Nous le ferons au moyen d'une illustration créée spécifiquement et uniquement pour cet événement. Nous rendrons également hommage aux principales institutions espagnoles qui, à notre avis, constituent le cadre institutionnel dans lequel se développe notre domaine des droits de l'homme.

Ce cadre institutionnel, notamment juridique, est la base sur laquelle se fondent le respect, la sauvegarde et le développement des droits de l'homme dans tout pays et toute société. L'absence de ce fondement entraîne une détérioration immédiate de la principale ligne de défense des droits de l'homme, car sans sécurité juridique, il est impossible d'établir le périmètre des droits de l'homme et de les appliquer réellement par la suite. D'où l'importance incontestable de la séparation des pouvoirs dans un État de droit.

Du côté de la société civile, il existe heureusement de nombreuses entités et personnes qui travaillent à la promotion de la culture et des valeurs des droits de l'homme dans notre pays. Nous espérons que nombre d'entre eux se joindront à nous le 12 décembre pour reconnaître le travail des rédacteurs de la Déclaration universelle et de ceux qui ont rendu son adoption possible.

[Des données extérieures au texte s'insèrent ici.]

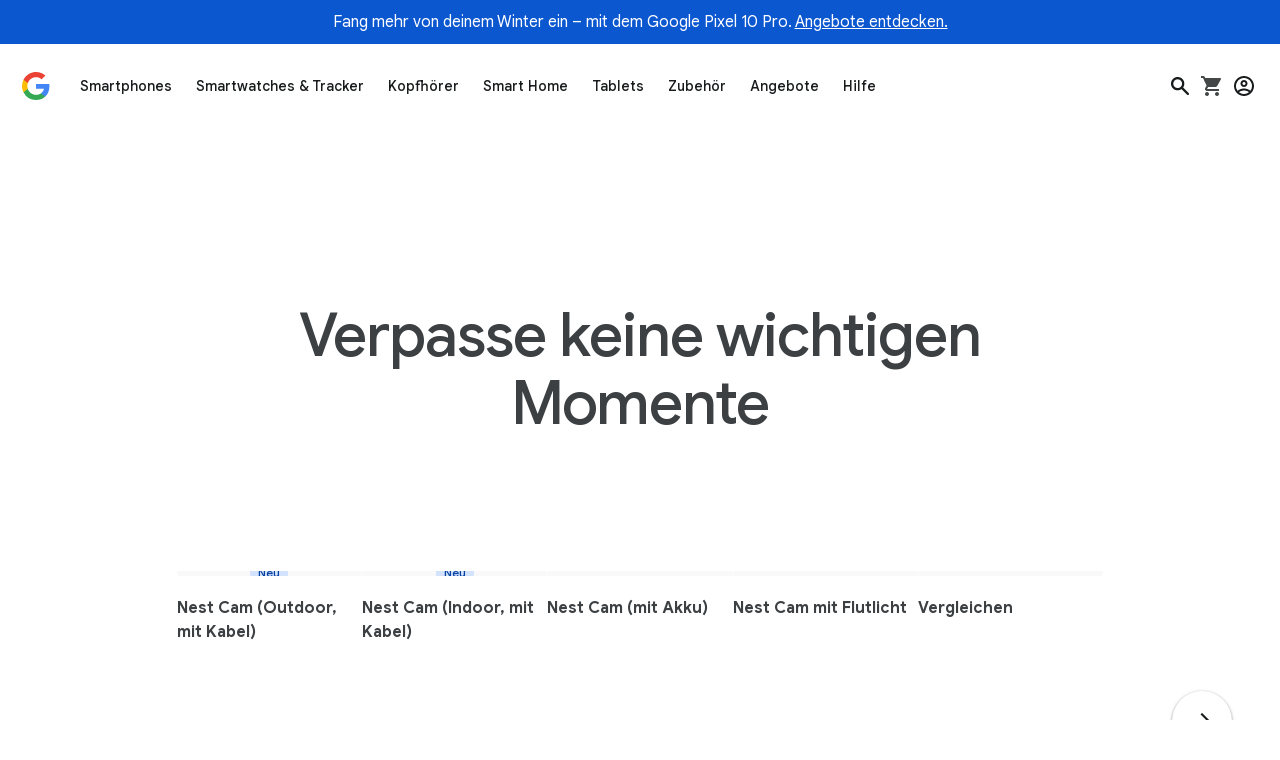

--- FILE ---
content_type: image/svg+xml
request_url: https://storage.googleapis.com/mannequin/blobs/6c08ea8a-a238-43e2-b0e0-c3be0d51e350.svg
body_size: -353
content:
<svg width="32" height="32" viewBox="0 0 32 32" fill="none" xmlns="http://www.w3.org/2000/svg"><path d="M16.064 32l.005-16.02 14.733-8.09v16.17L16.064 32z" fill="#F9AB00"/><path d="M16.06 31.995v-16.02L1.334 7.884V24l14.728 7.995z" fill="#F29900"/><path d="M1.333 7.886l14.728 8.093 14.738-8.093L16.16 0 1.333 7.886z" fill="#FBBC04"/></svg>

--- FILE ---
content_type: image/svg+xml
request_url: https://storage.googleapis.com/mannequin/blobs/9c9232bb-707f-4a90-bab0-c249eda7179a.svg
body_size: 588
content:
<svg width="33" height="32" viewBox="0 0 33 32" fill="none" xmlns="http://www.w3.org/2000/svg"><g clip-path="url(#clip0_2265_85437)" fill-rule="evenodd" clip-rule="evenodd"><path d="M28.942 2.519v26.953a2.066 2.066 0 01-2.066 2.066H6.904a2.066 2.066 0 01-2.065-2.066V2.52c0-1.14.925-2.066 2.064-2.066h19.974c1.14 0 2.064.925 2.064 2.066" fill="#4CAF50"/><path d="M23.672 23.85a1.92 1.92 0 011.776 2.656 1.925 1.925 0 01-1.775 1.188 1.922 1.922 0 010-3.845" fill="#C5E1A5"/><path d="M23.672 17.984a1.922 1.922 0 110 3.844 1.922 1.922 0 01.001-3.844h-.001zm0-6.17a1.923 1.923 0 11.088 3.845 1.923 1.923 0 01-.087-3.846" fill="#9CCC65"/><path d="M16.89 23.85a1.922 1.922 0 110 3.844 1.922 1.922 0 010-3.845" fill="#C5E1A5"/><path d="M16.89 17.984a1.922 1.922 0 11.001 3.844 1.922 1.922 0 010-3.844zm0-6.17a1.923 1.923 0 11.09 3.844 1.923 1.923 0 01-.09-3.845" fill="#9CCC65"/><path d="M10.11 23.85a1.922 1.922 0 110 3.843 1.922 1.922 0 010-3.844" fill="#C5E1A5"/><path d="M10.11 17.984a1.922 1.922 0 110 3.844 1.922 1.922 0 010-3.844zm0-6.171a1.923 1.923 0 11.09 3.844 1.923 1.923 0 01-.09-3.844zm-1.922-3.68h17.41V4.297H8.188v3.836z" fill="#9CCC65"/></g><defs><clipPath id="clip0_2265_85437"><path fill="#fff" transform="translate(4.5)" d="M0 0h24.774v32H0z"/></clipPath></defs></svg>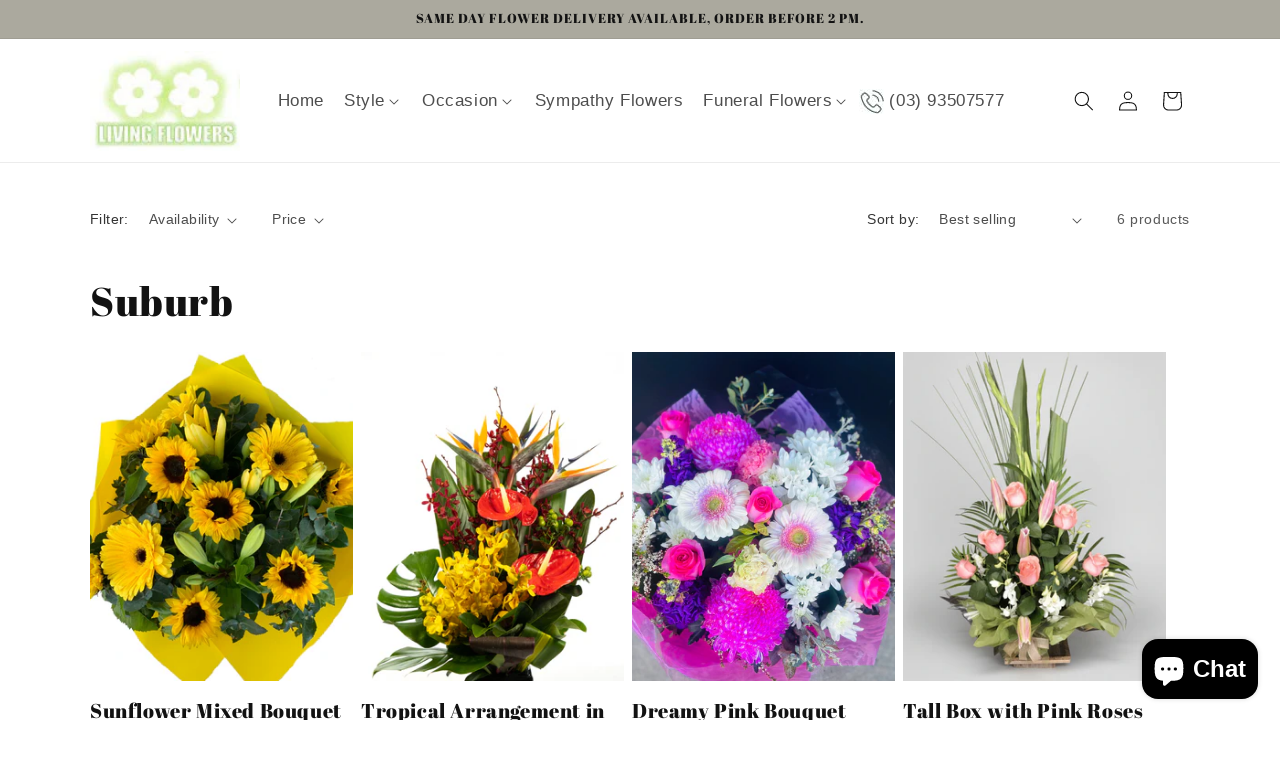

--- FILE ---
content_type: text/css
request_url: https://www.livingflowersmelbourne.com.au/cdn/shop/t/2/assets/custom.css?v=29757714863613978441716903223
body_size: -291
content:
._xButton_1vm0o_2{width:fit-content!important;margin:0 auto}._bottomLayout_4tu8s_279,.ecomsend__Modal__DescriptionText{display:none!important}.card__heading{font-size:20px}.price__container{font-size:15px!important}.header__menu-item{font-size:17px}ul#Slider-template--16749901545661__multicolumn_EPibBV li .multicolumn-card-spacing{padding:0;margin:0}.title-wrapper{text-align:center}.multicolumn .title{margin:0 auto!important}.header__menu-item .icon-caret{right:1.3rem}.header__menu-item{padding:1.2rem 10px}.header__inline-menu>ul>li:last-child a{padding-left:30px}.header__inline-menu>ul>li:last-child a{position:relative}.header__inline-menu>ul>li:last-child a:before{content:"";position:absolute;top:11px;left:0;width:25px;height:25px;background:url(/cdn/shop/files/phone-01.jpg?v=1715582214) no-repeat;color:#fff}
/*# sourceMappingURL=/cdn/shop/t/2/assets/custom.css.map?v=29757714863613978441716903223 */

L'Espagne est un pays fermement engagé en faveur des droits de l'homme. Il est clair que le meilleur et le plus grand héritage de notre transition est la Constitution qui nous protège et qui contient un engagement démocratique et institutionnel fort en faveur de la préservation du cadre des droits de l'homme et qui encourage l'Espagne à devenir un porte-drapeau international en matière de droit humanitaire.

Il reste encore un long chemin à parcourir et de nombreux domaines à aborder plus efficacement et avec davantage de ressources, mais nous disposons d'un point d'appui qui nous permet d'exercer l'effet de levier nécessaire : la société espagnole et son réseau de sociétés civiles se sentent les légataires de la Déclaration universelle de Paris.

Mario Rigau Oliveras est président de l'Observatoire des droits de l'homme en Espagne.